Mario Belotti says his future opened when his grandfather closed a sale.
Horse sense serves an economist well—as does the ability to crunch numbers and see the big picture. Mario Belotti has offered all that to Santa Clara students since 1959. His annual economic forecast began drawing rapt audiences a decade later. Now this revered expert in macroeconomic theory, monetary theory and policy, and economic development tells his personal story.
It Was All for the Love of a Horse (Liber Apertus Press) is the title Belotti gives his autobiography. There is the journey from poverty in rural Italy—where grape harvests were a time of great labor but great joy: “They all started to forget how hard they had to work for a meager return.” There is his arrival in America: “My first meal at Ellis Island was a total disaster.” (Bread—white sandwich stuff; coffee—undrinkable.) There is the inaugural dinner party Rose and Mario Belotti organized for graduating economics majors—“lasagna, chicken teriyaki, bean salad …” It’s a ritual that generations have now savored. And there are stints as pizza maker and cowboy. Why the title? Here’s an excerpt that explains it:
Like almost every family in the town, my family worked the land on a sharecropping contract. We also raised silkworms, and we killed the family pig, rabbits, chickens, and geese in the courtyard. Our farmhouse, like all the others in town, did not have drinking water, nor electricity, nor a heating system.
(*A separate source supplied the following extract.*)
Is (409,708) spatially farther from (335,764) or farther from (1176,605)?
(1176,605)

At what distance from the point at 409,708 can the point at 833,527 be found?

The way I escaped the sharecropping trap was all due to a horse. The town where my mother brought me to light offered only a third-grade education. At that time, the government required children to finish the third grade or be eight years of age. After that it was almost impossible for children in the town to continue their education, and so they helped the family take care of the courtyard animals or found a job helping other families who needed an extra hand.
I was very lucky. While I was in the third grade, my grandfather sold our horse. My father really loved that horse, and so he moved us out of the farmhouse to another small town that had a fourth grade. A year later, my father found a job in a steel plant, and we moved to another town that had a fifth grade. We were now close to a big city where I could attend junior high and high school.
My father did not leave the town where I was born in order to give me a higher level of education; he himself had only a second-grade education. He moved because of his love for a horse. From then on, all my education was due to that horse.